## DOCUMENT EXTRACT:
------------------------------------

Date: Sun, 17 Mar 2002 09:11:47 -0600 (CST)
From: Jesus Ortega
To: Sam Moreno
Subject: On the decline of empires and the rise of conservative forces

Sam,



I'm sending this message today because I came across something quite 
interesting while reading the newspaper this morning.  I was checking the
Arts section, which included a review of a book published by Bernard Lewis.
In case you didn't know, Bernard Lewis is widely respected as one of the
most knowledgeable experts in Islamic culture.  He's currently a professor
at Princeton, and has an extensive bibliography on Islamic studies.  I'd
definitely recommend any of his books for a deeper understanding of the
Islamic countries.  

In any case, the review was about a book he published recently (see link
below).  In spite of the title (which may be read as being somehow related
to the recent events in New York), Lewis tries to find out not why Islam
has become a very fertile ground for extremism but rather how come that 
it declined so sharply from the position it had back in the 11th and 12th
centuries.  

Now, for the actual reason why I'm sending this message.  At one point, 
Lewis studies what different experts had to say at the moment when Islam
was starting its decline.  The book contains many quotes, but one that is
mentioned in the review comes from an Ottoman civil servant who writes 
back in 1630 and who attributes the decline to a "falling away of the good
old ways, Islamic and Ottoman; the basic remedy was a return to them."  
Does it sound familiar?  It's precisely the same attitude that you can
see repeated over and over again in the decline of _any_ other empire
(Roman, Gaul, Germanic, Spanish, French, English...).  The actual source
of the strength of those empires was rather the creativity, dynamism and 
innovation that came right after a rather conservative, dull and stable
era that nevertheless established the foundations of what was to come. 
Yet, in the moments of decline all we manage to see is the 'good old days
of yore", the days where things were stable and a clear-cut rule to decide
what was good and bad was at hand.  Hence, most recipes to recover the old
strength tend to argue in favor of a return to those "traditional values"

------------------------------------

Spatial reasoning question data
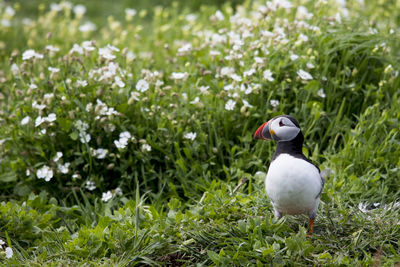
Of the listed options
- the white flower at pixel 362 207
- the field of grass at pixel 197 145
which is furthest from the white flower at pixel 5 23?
the white flower at pixel 362 207

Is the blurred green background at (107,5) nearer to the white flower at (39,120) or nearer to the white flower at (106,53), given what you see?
the white flower at (106,53)

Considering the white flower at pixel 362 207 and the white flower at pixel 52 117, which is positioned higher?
the white flower at pixel 52 117

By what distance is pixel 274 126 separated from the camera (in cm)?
254

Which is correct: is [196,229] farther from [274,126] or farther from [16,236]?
[16,236]

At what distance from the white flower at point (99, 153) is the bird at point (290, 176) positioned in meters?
1.31

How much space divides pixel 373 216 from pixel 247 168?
39.2 inches

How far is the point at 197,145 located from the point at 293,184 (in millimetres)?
1268

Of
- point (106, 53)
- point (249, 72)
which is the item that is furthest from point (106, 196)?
point (249, 72)

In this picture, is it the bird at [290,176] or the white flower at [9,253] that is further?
the white flower at [9,253]

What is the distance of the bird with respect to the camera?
7.76ft

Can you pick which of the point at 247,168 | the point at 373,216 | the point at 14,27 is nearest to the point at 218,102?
the point at 247,168

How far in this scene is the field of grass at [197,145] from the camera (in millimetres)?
2627

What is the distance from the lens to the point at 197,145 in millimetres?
3531

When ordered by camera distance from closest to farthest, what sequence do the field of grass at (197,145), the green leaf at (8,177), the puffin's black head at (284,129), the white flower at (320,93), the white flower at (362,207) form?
the puffin's black head at (284,129), the field of grass at (197,145), the white flower at (362,207), the green leaf at (8,177), the white flower at (320,93)
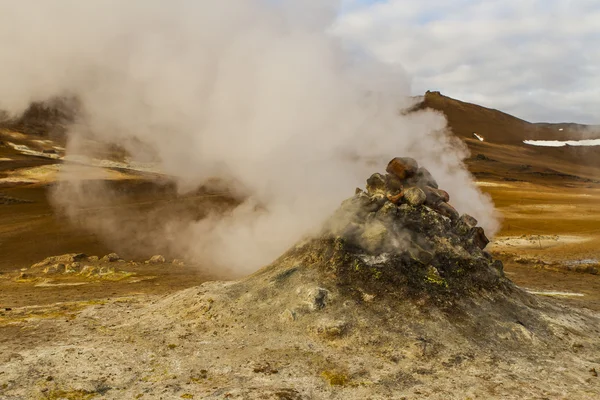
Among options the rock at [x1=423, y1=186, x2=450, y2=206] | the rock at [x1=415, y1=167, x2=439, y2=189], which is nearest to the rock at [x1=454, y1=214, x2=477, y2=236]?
the rock at [x1=423, y1=186, x2=450, y2=206]

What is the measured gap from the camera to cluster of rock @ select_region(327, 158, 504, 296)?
33.4 feet

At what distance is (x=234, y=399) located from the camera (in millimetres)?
6746

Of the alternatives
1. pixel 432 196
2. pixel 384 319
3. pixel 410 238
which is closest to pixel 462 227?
pixel 432 196

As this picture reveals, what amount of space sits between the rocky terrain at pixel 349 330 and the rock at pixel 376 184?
36 mm

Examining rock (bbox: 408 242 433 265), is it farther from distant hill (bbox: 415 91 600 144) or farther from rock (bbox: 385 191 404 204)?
distant hill (bbox: 415 91 600 144)

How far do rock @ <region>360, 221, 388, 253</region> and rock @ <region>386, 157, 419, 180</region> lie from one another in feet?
7.04

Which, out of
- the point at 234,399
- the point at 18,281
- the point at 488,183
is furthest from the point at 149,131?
the point at 488,183

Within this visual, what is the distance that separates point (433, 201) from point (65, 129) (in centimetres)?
5932

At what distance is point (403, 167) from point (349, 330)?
5112 millimetres

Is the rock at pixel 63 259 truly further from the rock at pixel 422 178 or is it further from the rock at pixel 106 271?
the rock at pixel 422 178

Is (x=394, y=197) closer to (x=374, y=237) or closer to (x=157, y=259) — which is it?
(x=374, y=237)

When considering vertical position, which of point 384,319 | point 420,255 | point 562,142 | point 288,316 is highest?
point 562,142

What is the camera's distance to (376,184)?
1176 centimetres

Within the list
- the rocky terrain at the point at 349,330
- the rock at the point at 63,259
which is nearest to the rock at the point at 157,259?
the rock at the point at 63,259
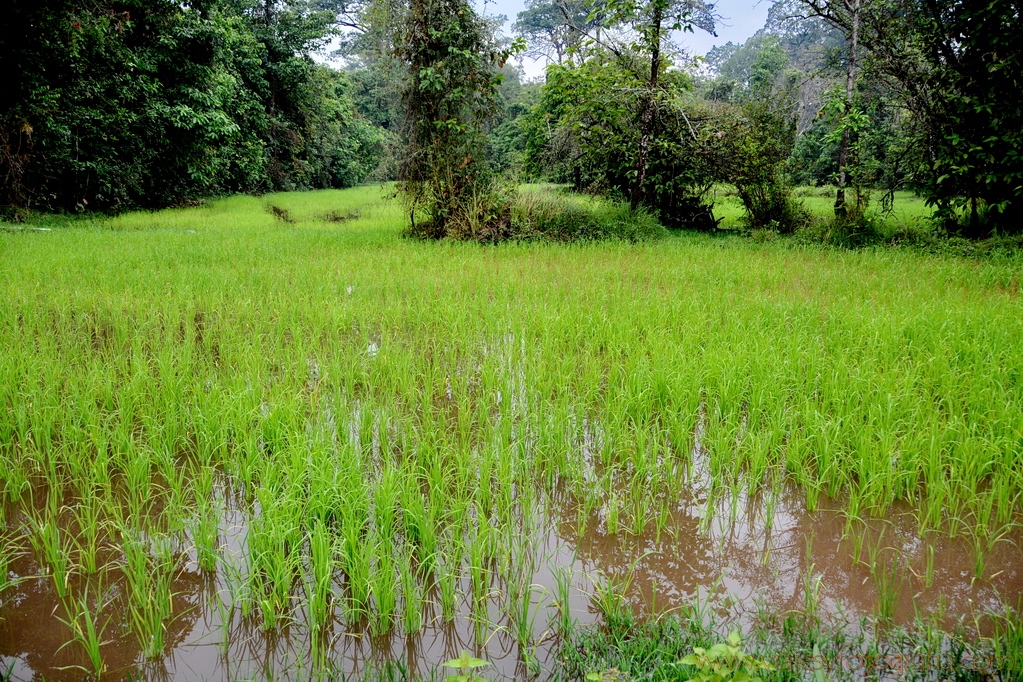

------------------------------------

## TASK SET:
- 1) From the email on the decline of empires, extract the passage that starts with "Date: Sun, 17" and goes on through "by Bernard Lewis.".
- 2) In the rows, starting with the line with "When considering vertical" and going on through the end of the rows, replace "highest" with "topmost" and leave everything else unchanged. Return only those lines, without the pictures.

## EXPECTED RESPONSES:
- 1)
Date: Sun, 17 Mar 2002 09:11:47 -0600 (CST)
From: Jesus Ortega
To: Sam Moreno
Subject: On the decline of empires and the rise of conservative forces

Sam,



I'm sending this message today because I came across something quite 
interesting while reading the newspaper this morning.  I was checking the
Arts section, which included a review of a book published by Bernard Lewis.

- 2)
When considering vertical position, which of point 384,319 | point 420,255 | point 562,142 | point 288,316 is topmost?
point 562,142

What is the camera's distance to (376,184)?
1176 centimetres

Within the list
- the rocky terrain at the point at 349,330
- the rock at the point at 63,259
which is nearest to the rock at the point at 157,259?
the rock at the point at 63,259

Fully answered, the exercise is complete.